You need to redesign your code.

You have no indication of how index2 fits into your scheme.

Jim Dempsey

George_M_4 · ‎07-12-2016

Thank you for your time. The first for loop was pasted in with an error, it should look like this:

for(index1 = 0; index1 < usable_array_size; index1++) {
             dblarray[index1] = (double)1.0;
}

The change above eliminates the nesting of parallel for loops. Rather than creating a benchmark, I'm just trying to learn to use OpenMP.

I thought threading the code to execute the same amount of total work on multiple cores would shorten the overall duration as measured by (end_time - begin_time). I think my code looks like roughly like this:

1. create array in L1 cache

2. establish parallel region

3. initialize values in array using parallel for loop

4. get the start time

5. use an outer for loop (index2) to iterate through a parallelized inner for loop (index1) to perform DP multiplication on each element of array

6. get the end time

7. print the elapsed time

I think the "#pragma omp for schedule(static)" around the inner for loop should subdivide the inner loop among the cores I've set using omp_set_num_threads(threads), and decrease the measured execution time.
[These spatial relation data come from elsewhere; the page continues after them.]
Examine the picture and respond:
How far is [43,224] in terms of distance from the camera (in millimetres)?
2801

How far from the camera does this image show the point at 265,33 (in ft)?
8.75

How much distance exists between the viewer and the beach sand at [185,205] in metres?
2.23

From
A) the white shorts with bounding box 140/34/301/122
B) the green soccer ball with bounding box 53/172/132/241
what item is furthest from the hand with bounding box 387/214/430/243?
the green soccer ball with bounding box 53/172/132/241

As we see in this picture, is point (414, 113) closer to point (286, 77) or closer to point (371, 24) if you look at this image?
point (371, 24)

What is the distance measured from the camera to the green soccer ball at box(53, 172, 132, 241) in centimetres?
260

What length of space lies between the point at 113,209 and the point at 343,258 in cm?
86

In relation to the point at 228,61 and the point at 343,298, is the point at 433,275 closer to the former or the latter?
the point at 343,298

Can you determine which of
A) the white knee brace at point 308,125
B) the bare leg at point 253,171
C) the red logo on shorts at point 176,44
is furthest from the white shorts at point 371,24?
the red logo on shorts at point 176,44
The elapsed time in step 5 instead grows as I increase the number of threads. I've made sure my array in L1 data cache is a multiple of the number of threads and cache line length.
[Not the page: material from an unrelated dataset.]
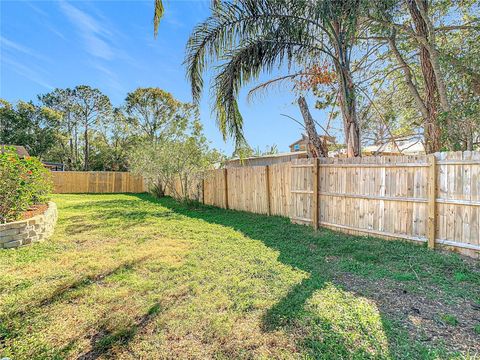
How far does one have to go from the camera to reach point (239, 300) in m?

I don't understand the reason for the increase in execution time when adding threads. I don't think I'm false sharing or have data loop dependencies that would affect execution time, or do I? Should not the threads each perform part of the total workload and therefore decrease the time?
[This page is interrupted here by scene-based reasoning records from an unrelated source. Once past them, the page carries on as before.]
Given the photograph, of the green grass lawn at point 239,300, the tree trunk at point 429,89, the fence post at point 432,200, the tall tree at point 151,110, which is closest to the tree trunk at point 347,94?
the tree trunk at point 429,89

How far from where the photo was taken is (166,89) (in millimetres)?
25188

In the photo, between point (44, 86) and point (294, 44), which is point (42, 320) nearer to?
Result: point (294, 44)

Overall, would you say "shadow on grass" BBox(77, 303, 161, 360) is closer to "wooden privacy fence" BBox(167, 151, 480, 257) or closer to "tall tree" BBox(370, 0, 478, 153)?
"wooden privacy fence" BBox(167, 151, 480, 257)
jimdempseyatthecove · ‎07-13-2016

>>1. create array in L1 cache

The L1 cache is sharable only within the scope of the hardware threads residing within a single core. Did you intend to say: Create an array who's size fits within the sum of the L1 caches of all the cores to be used? Note, L2 is also shared amongst threads within same core, *** but on some CPU designs, not most, two cores may share the same L2. You can use CPUID/CPUIDX to determine how L2 is shared.

>>3. initialize values in array using parallel for loop

The array section as used by each thread, possibly multiple threads per core, will, depending on size of section and sizes of various cache levels, will as a byproduct potentially populate L1 or L2 or L3 or not. It is important here that the same threads initializing the data are the same threads later manipulating the same locations.

If dblarray is the only block of memory being worked on, then on most CPUs L1 cache is 32KB or 4096 doubles. Your CPU with 18 cores should have a capacity of 73,728 doubles... less some amount for local variables. Possibly a dblarray size of 72,000 doubles would fit in the L1s (assuming all cores utilized).

Note, if your input parameters chose 4096 for the number of doubles to allocate, then each thread would work on only 227 or 228 variables. The amount of work is too little to amortize the overhead of barriers inside your timed loop.

Jim Dempsey